EXCERTO
____
FACTOS NÃO PROVADOS:

 

Não há factos não provados, com interesse para a decisão da causa.

 

FUNDAMENTAÇÃO DA MATÉRIA DE FACTO:

 

A convicção sobre os factos provados baseou-se nas posições assumidas pelas partes, na prova documental junta pelos Requerentes e no PA junto aos autos.

 

V.          DIREITO:

(i)                 Da excepção de inimpugnabilidade das liquidações em crise:

 

Como questão prévia ao conhecimento do mérito do pedido formulado pelos Requerentes, questiona a AT a impugnabilidade das liquidações em crise nos presentes autos, isto é, as liquidações de IRS número 2013… e de juros compensatórios número 2013….

 

Vejamos.

 

Conforme resulta dos factos provados – cfr. ponto bb) -, as liquidações de IRS n.º 2013 … e de juros compensatórios n.º 2013… vieram a ser anuladas e substituídas pela liquidação de IRS e de juros compensatórios n.º 2014 ….

 

Tal anulação veio justamente a ocorrer na sequência do deferimento parcial da reclamação graciosa oportunamente apresentada pelos aqui Requerentes contra as liquidações de IRS e de juros compensatórios a que supra se alude.

 

Anuladas as ditas liquidações, estas deixaram de existir na ordem jurídica. E se deixaram de ser juridicamente existentes, parece manifesto não poderem estas ser impugnadas, por evidente falta de objecto.

 

E se assim é, por maioria de razão, encontra-se este tribunal arbitral impossibilitado de conhecer da sua legalidade.

 

Pelo que assiste razão, neste ponto, à Requerida.
____
Transcreva do excerto sobre a impugnabilidade das liquidações o texto entre "Como questão prévia" e "compensatórios número 2013….", ambos incluídos. As linhas que se seguem provêm de outra fonte.

DADOS FORNECIDOS
____
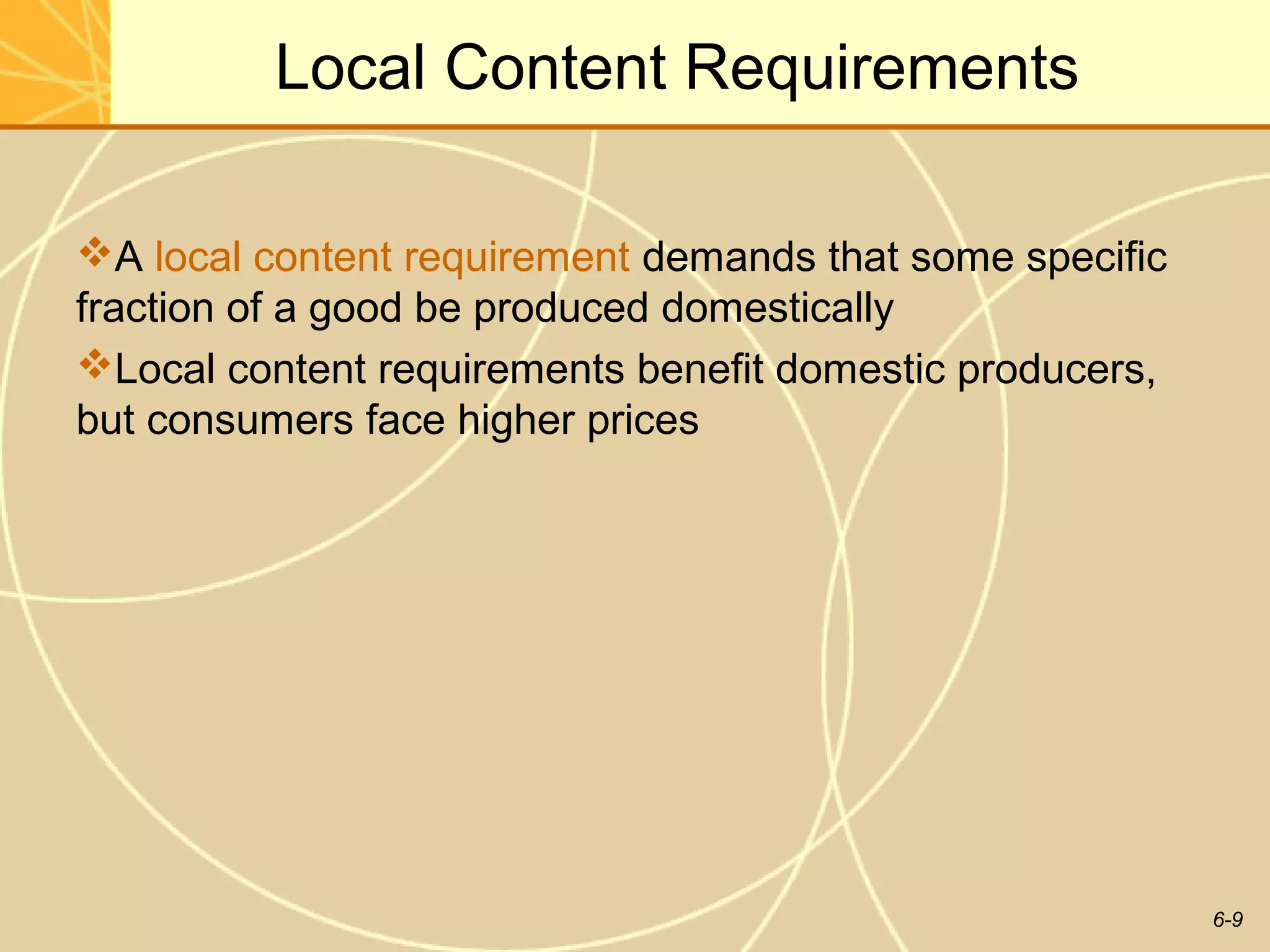 Local Content Requirements

❖A local content requirement demands that some specific fraction of a good be produced domestically

❖Local content requirements benefit domestic producers, but consumers face higher prices

6-9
____
RESOLUÇÃO ESCRITA
Como questão prévia ao conhecimento do mérito do pedido formulado pelos Requerentes, questiona a AT a impugnabilidade das liquidações em crise nos presentes autos, isto é, as liquidações de IRS número 2013… e de juros compensatórios número 2013….